Goal
Pull out every line in the records below that contains the string "wooden". Matches must have the same uppercase and lowercase letters.

%%

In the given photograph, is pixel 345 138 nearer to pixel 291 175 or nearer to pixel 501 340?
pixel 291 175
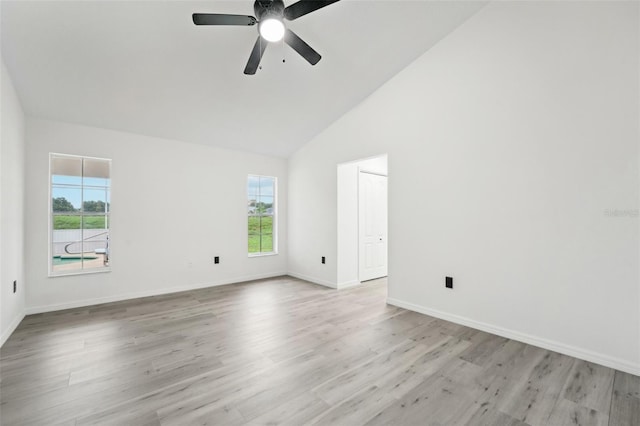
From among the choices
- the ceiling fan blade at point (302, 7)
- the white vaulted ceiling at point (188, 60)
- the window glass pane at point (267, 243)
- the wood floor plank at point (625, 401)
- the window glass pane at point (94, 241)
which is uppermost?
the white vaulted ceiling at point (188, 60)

%%
%%

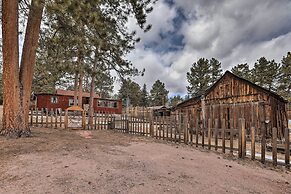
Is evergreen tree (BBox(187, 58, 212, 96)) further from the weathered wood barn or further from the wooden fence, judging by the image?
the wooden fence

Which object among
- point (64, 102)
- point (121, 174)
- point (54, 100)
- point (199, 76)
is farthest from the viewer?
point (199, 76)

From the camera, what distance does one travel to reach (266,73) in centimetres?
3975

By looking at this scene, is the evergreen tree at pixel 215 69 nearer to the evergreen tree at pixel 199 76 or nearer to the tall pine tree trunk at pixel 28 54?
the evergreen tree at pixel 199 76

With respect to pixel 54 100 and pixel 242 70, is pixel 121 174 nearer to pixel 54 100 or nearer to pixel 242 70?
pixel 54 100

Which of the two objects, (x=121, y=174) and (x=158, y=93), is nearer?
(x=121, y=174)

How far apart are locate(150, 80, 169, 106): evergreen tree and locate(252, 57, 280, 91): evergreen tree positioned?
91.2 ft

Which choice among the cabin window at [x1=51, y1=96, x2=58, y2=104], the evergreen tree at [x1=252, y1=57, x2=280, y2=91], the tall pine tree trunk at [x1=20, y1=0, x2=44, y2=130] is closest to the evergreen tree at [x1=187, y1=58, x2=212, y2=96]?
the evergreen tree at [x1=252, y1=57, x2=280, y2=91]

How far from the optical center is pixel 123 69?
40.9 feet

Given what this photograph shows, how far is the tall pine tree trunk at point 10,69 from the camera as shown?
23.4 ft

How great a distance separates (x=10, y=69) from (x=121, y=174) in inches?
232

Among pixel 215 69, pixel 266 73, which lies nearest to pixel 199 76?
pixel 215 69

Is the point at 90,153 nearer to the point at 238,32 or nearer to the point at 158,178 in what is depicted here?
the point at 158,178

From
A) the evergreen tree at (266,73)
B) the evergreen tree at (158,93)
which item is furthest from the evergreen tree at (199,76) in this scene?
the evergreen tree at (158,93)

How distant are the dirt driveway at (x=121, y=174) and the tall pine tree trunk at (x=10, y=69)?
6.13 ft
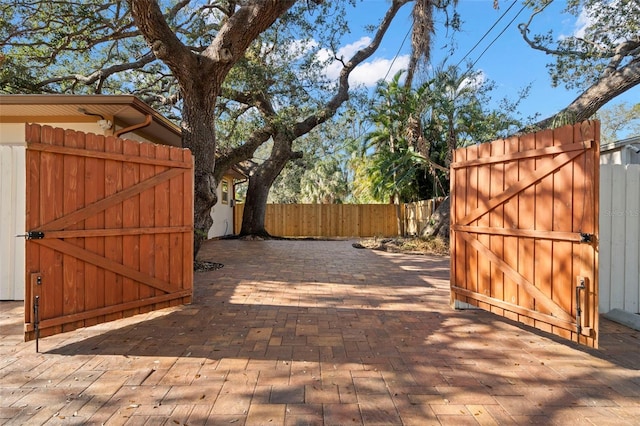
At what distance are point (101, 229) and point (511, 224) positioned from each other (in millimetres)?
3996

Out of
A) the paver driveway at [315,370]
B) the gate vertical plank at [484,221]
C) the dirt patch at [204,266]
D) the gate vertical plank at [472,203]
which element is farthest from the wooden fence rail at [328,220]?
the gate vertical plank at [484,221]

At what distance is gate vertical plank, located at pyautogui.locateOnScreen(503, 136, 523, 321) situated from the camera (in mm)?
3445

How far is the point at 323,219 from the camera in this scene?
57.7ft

%%

Result of this task
Is evergreen tree (BBox(187, 58, 212, 96)) further from the weathered wood barn or further from the wooden fence, judging by the image?
the wooden fence
which element is farthest from the wooden fence rail at [328,220]?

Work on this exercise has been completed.